Exercise prompt
Transcribe the records below exactly as they appear, omitting any pictures.

Records from a collection
BEGIN

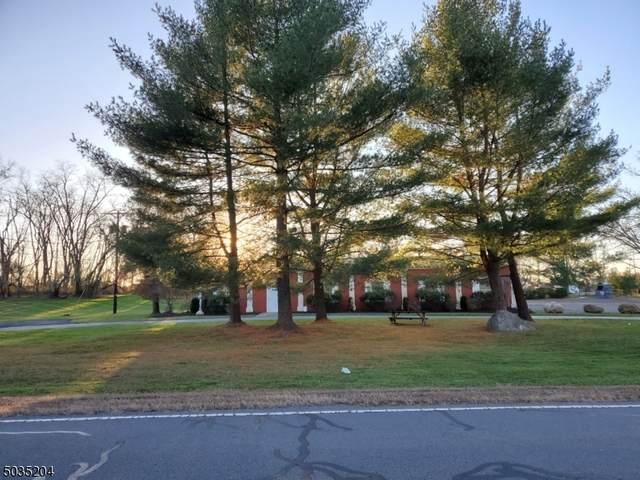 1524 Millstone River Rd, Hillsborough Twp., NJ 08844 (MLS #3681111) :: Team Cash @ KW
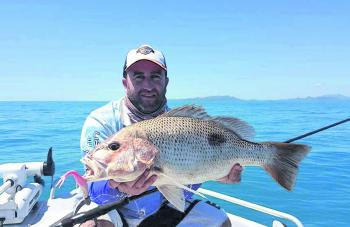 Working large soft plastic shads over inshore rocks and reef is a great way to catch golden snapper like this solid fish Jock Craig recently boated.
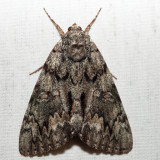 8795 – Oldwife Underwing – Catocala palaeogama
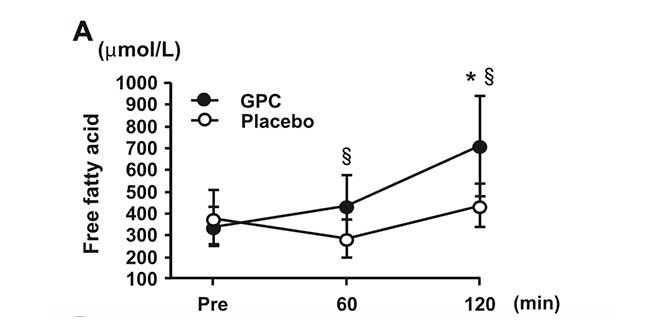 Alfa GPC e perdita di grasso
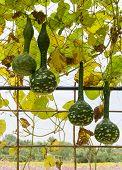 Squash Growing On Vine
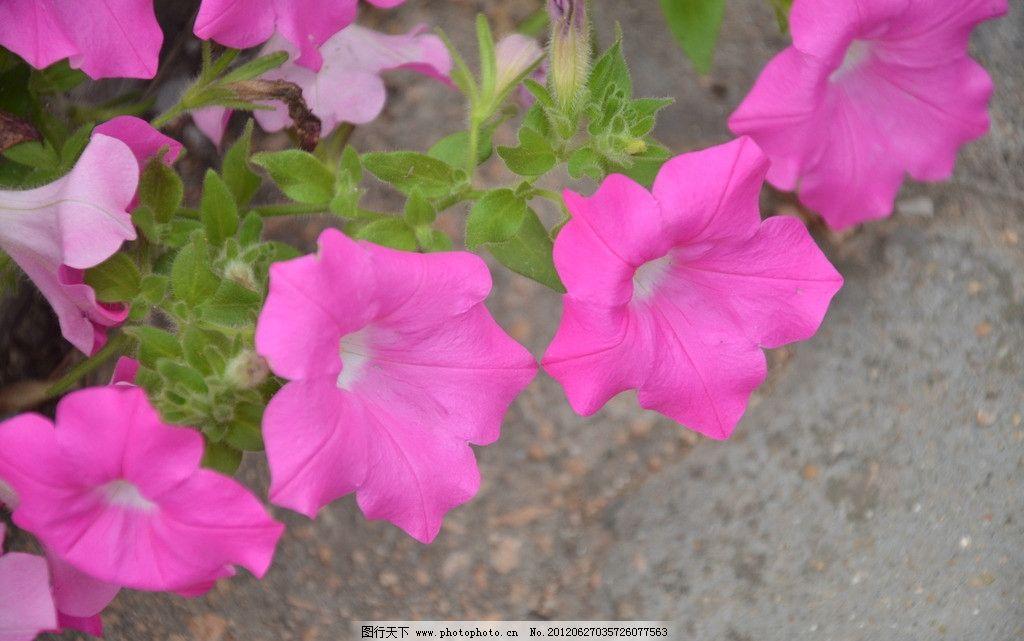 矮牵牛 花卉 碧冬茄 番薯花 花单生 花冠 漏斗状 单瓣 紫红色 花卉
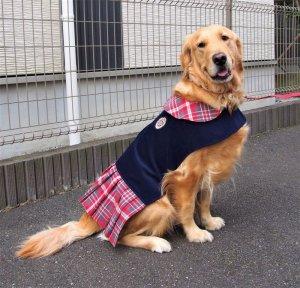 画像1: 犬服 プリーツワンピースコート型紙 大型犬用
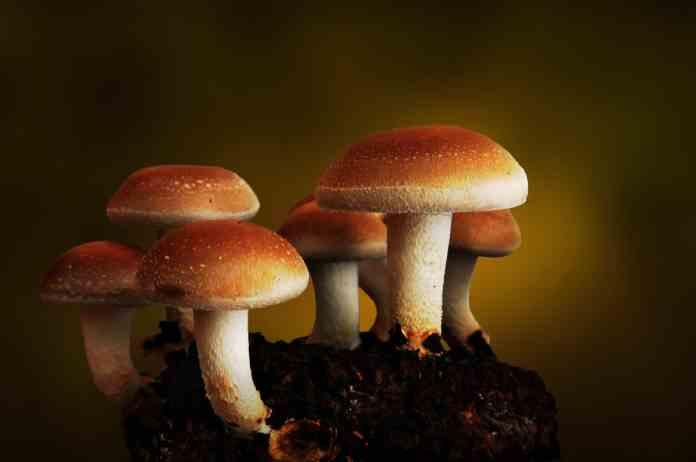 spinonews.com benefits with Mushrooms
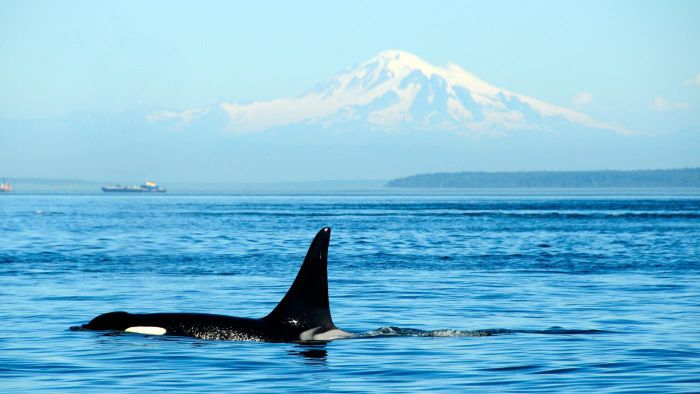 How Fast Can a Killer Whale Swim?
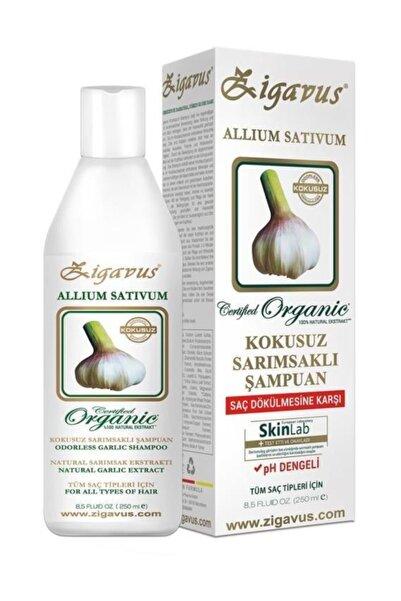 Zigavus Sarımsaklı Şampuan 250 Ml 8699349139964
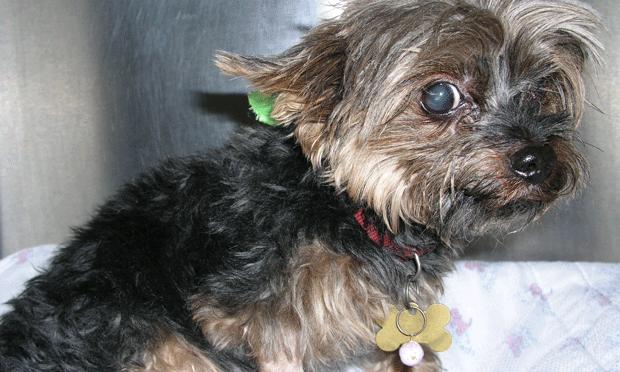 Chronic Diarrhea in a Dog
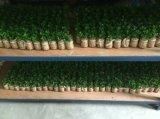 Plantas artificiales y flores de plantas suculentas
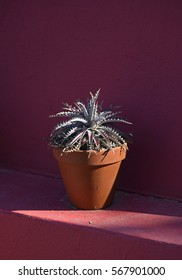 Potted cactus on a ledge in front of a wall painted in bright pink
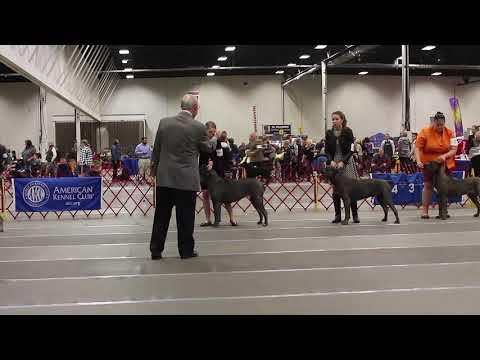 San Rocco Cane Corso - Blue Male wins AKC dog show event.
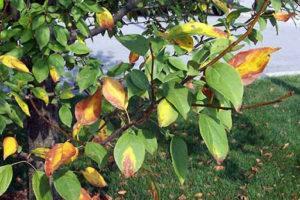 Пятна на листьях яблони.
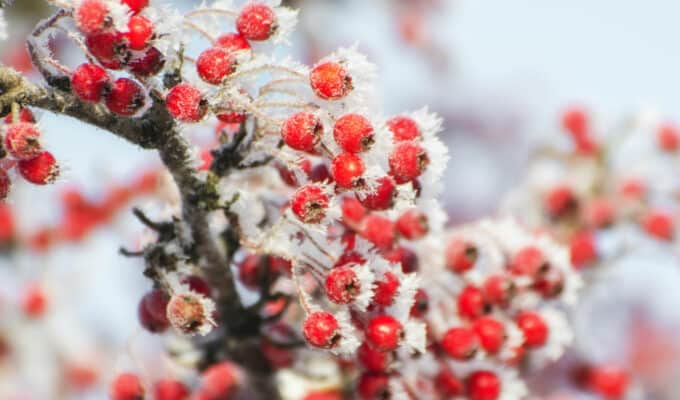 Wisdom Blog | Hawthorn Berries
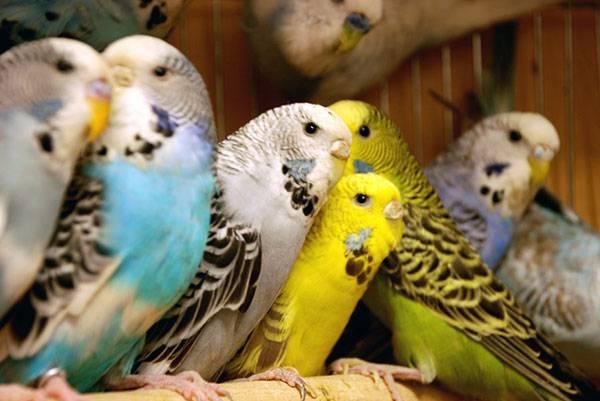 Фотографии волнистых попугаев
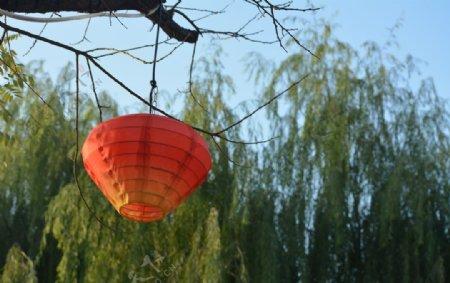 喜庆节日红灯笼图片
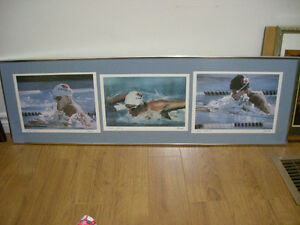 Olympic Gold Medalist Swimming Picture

END

Solution
 1524 Millstone River Rd, Hillsborough Twp., NJ 08844 (MLS #3681111) :: Team Cash @ KW
 Working large soft plastic shads over inshore rocks and reef is a great way to catch golden snapper like this solid fish Jock Craig recently boated.
 8795 – Oldwife Underwing – Catocala palaeogama
 Alfa GPC e perdita di grasso
 Squash Growing On Vine
 矮牵牛 花卉 碧冬茄 番薯花 花单生 花冠 漏斗状 单瓣 紫红色 花卉
 画像1: 犬服 プリーツワンピースコート型紙 大型犬用
 spinonews.com benefits with Mushrooms
 How Fast Can a Killer Whale Swim?
 Zigavus Sarımsaklı Şampuan 250 Ml 8699349139964
 Chronic Diarrhea in a Dog
 Plantas artificiales y flores de plantas suculentas
 Potted cactus on a ledge in front of a wall painted in bright pink
 San Rocco Cane Corso - Blue Male wins AKC dog show event.
 Пятна на листьях яблони.
 Wisdom Blog | Hawthorn Berries
 Фотографии волнистых попугаев
 喜庆节日红灯笼图片
 Olympic Gold Medalist Swimming Picture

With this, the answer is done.